[[ Listed entries open ]]

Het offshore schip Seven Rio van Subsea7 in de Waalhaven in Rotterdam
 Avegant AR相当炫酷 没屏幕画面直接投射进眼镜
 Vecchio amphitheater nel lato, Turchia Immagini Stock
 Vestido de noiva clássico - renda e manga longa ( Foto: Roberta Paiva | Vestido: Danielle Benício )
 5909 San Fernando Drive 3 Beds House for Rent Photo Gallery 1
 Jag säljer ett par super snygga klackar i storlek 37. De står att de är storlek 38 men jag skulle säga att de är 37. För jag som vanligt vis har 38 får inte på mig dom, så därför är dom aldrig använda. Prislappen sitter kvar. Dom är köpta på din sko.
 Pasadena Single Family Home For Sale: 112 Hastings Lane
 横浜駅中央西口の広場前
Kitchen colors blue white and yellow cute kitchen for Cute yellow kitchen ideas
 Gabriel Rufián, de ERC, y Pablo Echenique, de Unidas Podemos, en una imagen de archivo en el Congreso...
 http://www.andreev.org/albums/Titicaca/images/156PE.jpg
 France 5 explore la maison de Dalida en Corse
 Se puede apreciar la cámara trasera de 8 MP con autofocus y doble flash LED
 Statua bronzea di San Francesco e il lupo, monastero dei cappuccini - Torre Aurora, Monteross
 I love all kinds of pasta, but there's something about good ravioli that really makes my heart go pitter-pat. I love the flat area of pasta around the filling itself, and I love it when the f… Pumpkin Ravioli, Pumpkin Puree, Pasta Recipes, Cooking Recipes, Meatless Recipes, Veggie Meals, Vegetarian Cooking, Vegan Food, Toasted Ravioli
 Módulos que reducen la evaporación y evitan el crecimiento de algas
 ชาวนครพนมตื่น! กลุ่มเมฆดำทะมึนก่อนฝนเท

[[ Listed entries closed ]]

Every entry above should be duplicated exactly.

Het offshore schip Seven Rio van Subsea7 in de Waalhaven in Rotterdam
 Avegant AR相当炫酷 没屏幕画面直接投射进眼镜
 Vecchio amphitheater nel lato, Turchia Immagini Stock
 Vestido de noiva clássico - renda e manga longa ( Foto: Roberta Paiva | Vestido: Danielle Benício )
 5909 San Fernando Drive 3 Beds House for Rent Photo Gallery 1
 Jag säljer ett par super snygga klackar i storlek 37. De står att de är storlek 38 men jag skulle säga att de är 37. För jag som vanligt vis har 38 får inte på mig dom, så därför är dom aldrig använda. Prislappen sitter kvar. Dom är köpta på din sko.
 Pasadena Single Family Home For Sale: 112 Hastings Lane
 横浜駅中央西口の広場前
Kitchen colors blue white and yellow cute kitchen for Cute yellow kitchen ideas
 Gabriel Rufián, de ERC, y Pablo Echenique, de Unidas Podemos, en una imagen de archivo en el Congreso...
 http://www.andreev.org/albums/Titicaca/images/156PE.jpg
 France 5 explore la maison de Dalida en Corse
 Se puede apreciar la cámara trasera de 8 MP con autofocus y doble flash LED
 Statua bronzea di San Francesco e il lupo, monastero dei cappuccini - Torre Aurora, Monteross
 I love all kinds of pasta, but there's something about good ravioli that really makes my heart go pitter-pat. I love the flat area of pasta around the filling itself, and I love it when the f… Pumpkin Ravioli, Pumpkin Puree, Pasta Recipes, Cooking Recipes, Meatless Recipes, Veggie Meals, Vegetarian Cooking, Vegan Food, Toasted Ravioli
 Módulos que reducen la evaporación y evitan el crecimiento de algas
 ชาวนครพนมตื่น! กลุ่มเมฆดำทะมึนก่อนฝนเท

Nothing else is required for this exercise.